Note: DO NOT WORRY TOO MUCH ABOUT PRECISE MEASUREMENTS

Step 1
I originally wrote this recipe down: two handfuls of basil, 1 garlic clove, pinch of salt, a couple of small spoonfuls of pine nuts, a small handful of cheese, a good glug of olive oil. Play around and adapt it to your taste - just use my measurements above as a loose guideline.

Mixing with mortar and pestle

Step 2
Remove the hard stems from the basil. Now place basil into a medium/large bowl. Pour ice cold water over the top of the basil and let it sit for a couple of minutes - this helps to prevent oxidation in the basil and will keep the pesto looking green instead of turning to a sort of army green once it's all mixed.
Step 3
Remove the basil from the water with your hands, shake off the excess water and gently blot it on a kitchen towel until it's fairly dry.
Step 4
Now, place the garlic clove and pinch of salt into your pestle and mortar and grind down into a paste.
Step 5
Add in your basil leaves - if your pestle and mortar can't accommodate them all at once, add in more leaves once there is space. Grind down the basil, garlic and salt all together.
Step 6
Add in the pine nuts (you can toast them first for extra flavour if you wish), and bash/grind them into the basil.
Step 7
Now add in the Parmigiano Regianno and mix it in using the pestle.
Step 8
Drizzle in the extra virgin olive oil slowly whilst mixing the pesto. Add as little or as much olive oil as you wish to achieve the texture you're after.
Step 9
Optional: a little squeeze of lemon at the end is also yummy and brightens the flavour a bit, but this isn't how I learned to do it in Tuscany. I'll leave it up to you if you wish to add it in!
Step 10
Store in the fridge in a small lidded container - the less air in the container, the better. Best used within 3-4 days.

Mixing in food processor

Step 11
I'd recommend scaling up the recipe by 2-3x if making in a food processor. The mortar and pestle can only make a small amount at a time, but it's much easier to make a bigger batch using a food processor or hand blender.
Step 12
Remove the hard stems from the basil. Now place basil into a medium/large bowl.
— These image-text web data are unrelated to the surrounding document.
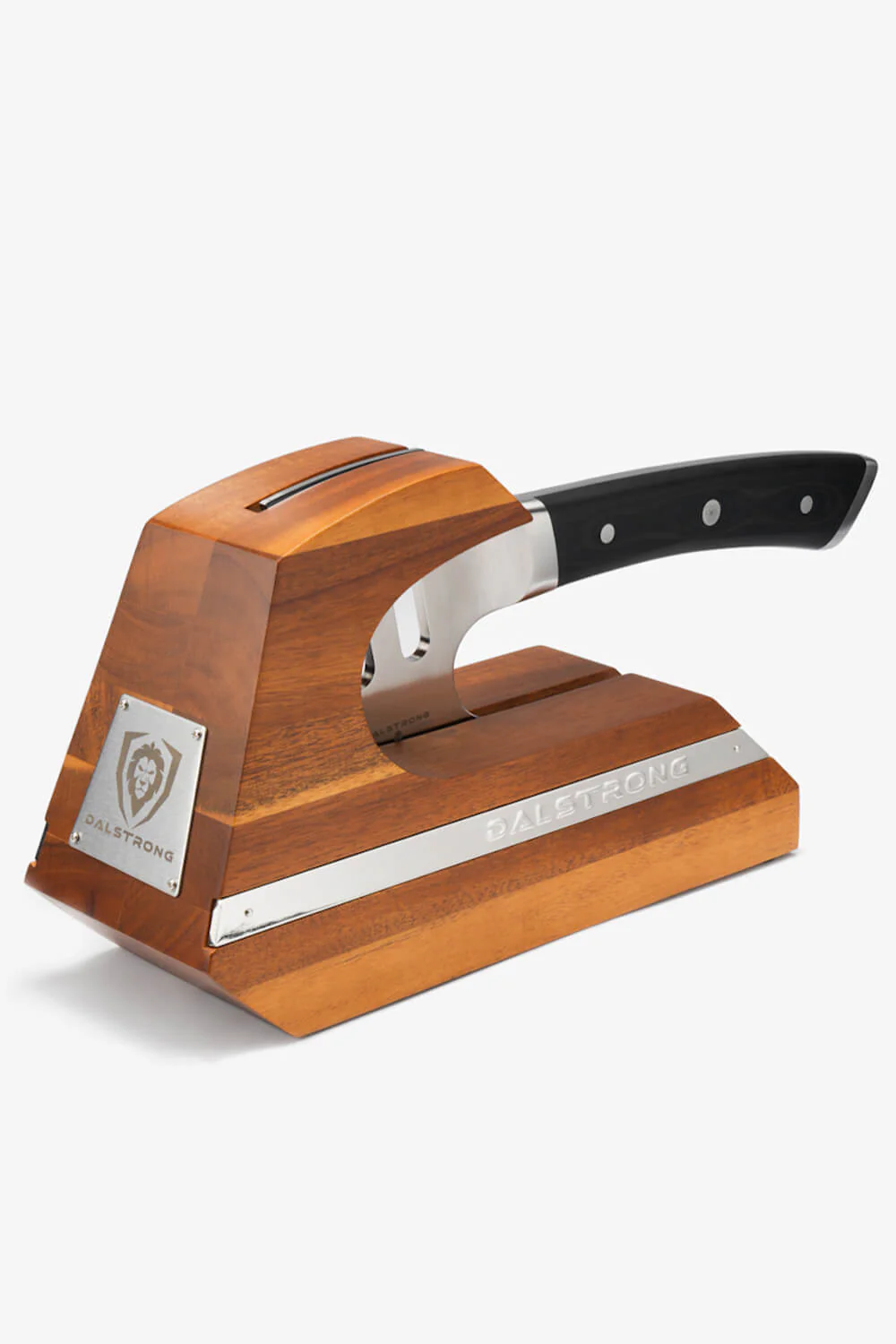 Meat Prep Bundle | 14" Annihilator Meat Cleaver with Stand + 8" Meat Chopper with Stand - Image 12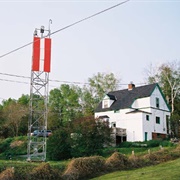 Rouleau Point Lights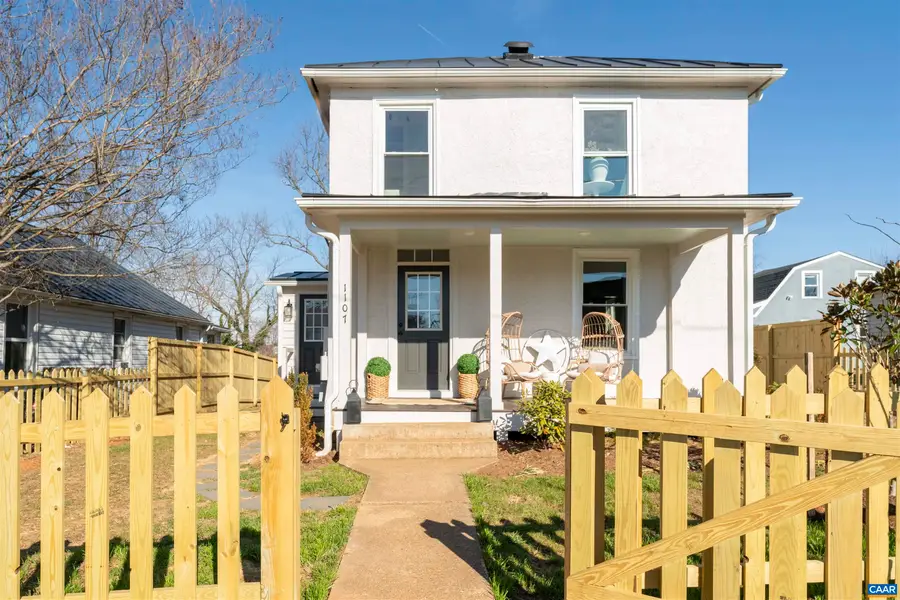 1107 Myrtle St, Charlottesville, VA 22902 - #3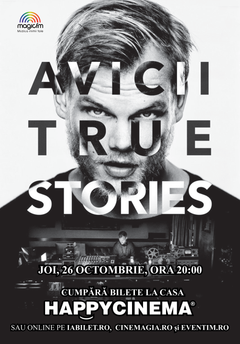 poster-afis-concert-avicii-true-stories-happy-cinema-bucuresti-2017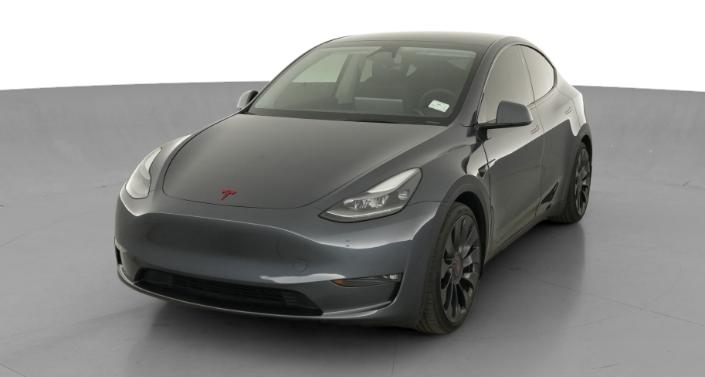 Thumbnail: 2023 Tesla Model Y - 1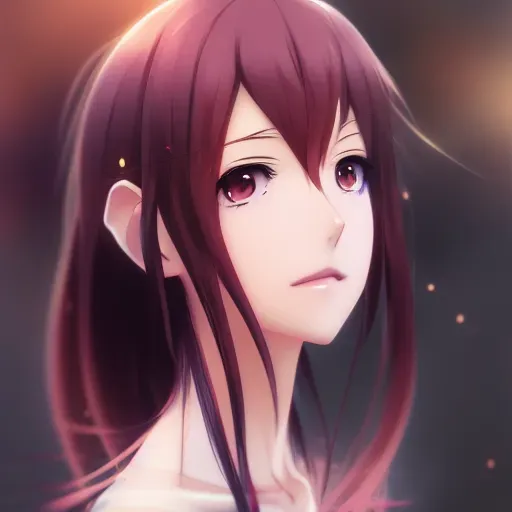 Anime Portraits
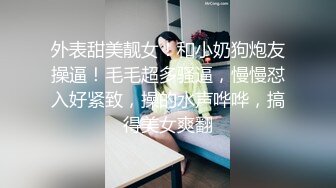  超推荐调教女神身材纤细骚母狗琳儿粉丝见面终极调教 爱上爆菊快感尿操出来了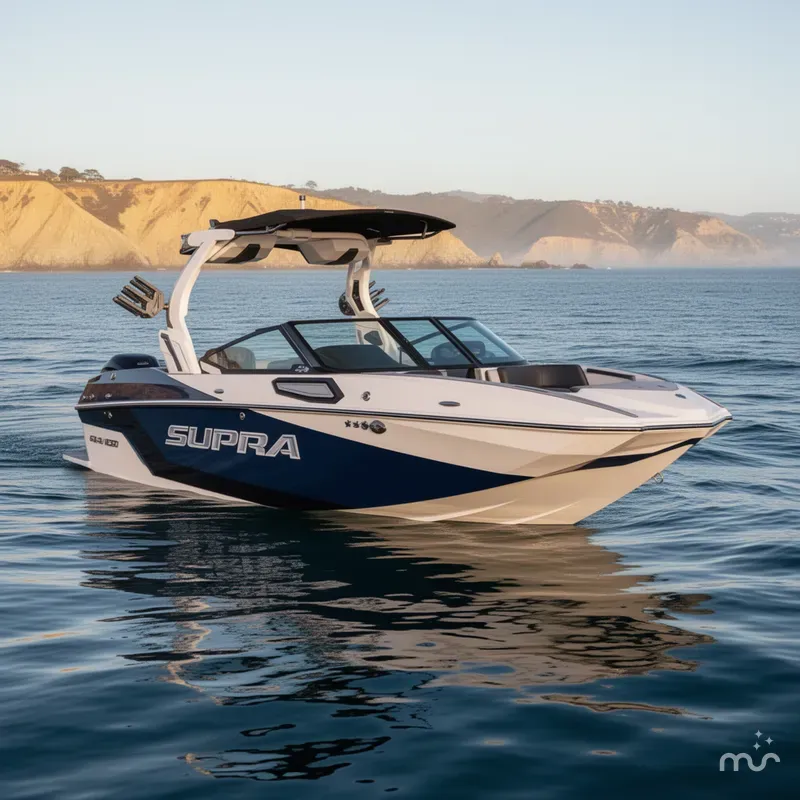 Slide: The Image of Supra SL 450 2024 - 3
Pour ice cold water over the top of the basil and let it sit for a couple of minutes - this helps to prevent oxidation in the basil and will keep the pesto looking green instead of turning to a sort of army green once it's all mixed.
Step 13
Remove the basil from the water with your hands, shake off the excess water and gently blot it on a kitchen towel until it's fairly dry.
Step 14
Place garlic (mince it first), pinch of salt, basil, pine nuts and Parmigiano Reggiano into the bowl of your food processor.
Step 15
Pulse until all the ingredients are nicely mixed together and very finely chopped. I like a little texture in my pesto (versus a smooth paste), so I always pulse instead of blend.
Step 16
Now, open the feed tube and drizzle olive oil in while pulsing. It should emulsify together nicely. Stop pulsing when you've reached the consistency you like (you may not have used all the olive oil, or maybe you wish to add a bit more).
Step 17
Optional: a little squeeze of lemon at the end is also yummy and brightens the flavour a bit, but this isn't how I learned to do it in Tuscany. I'll leave it up to you if you wish to add it in!
Step 18
Store in the fridge in a small lidded container - the less air in the container, the better. Best used within 3-4 days.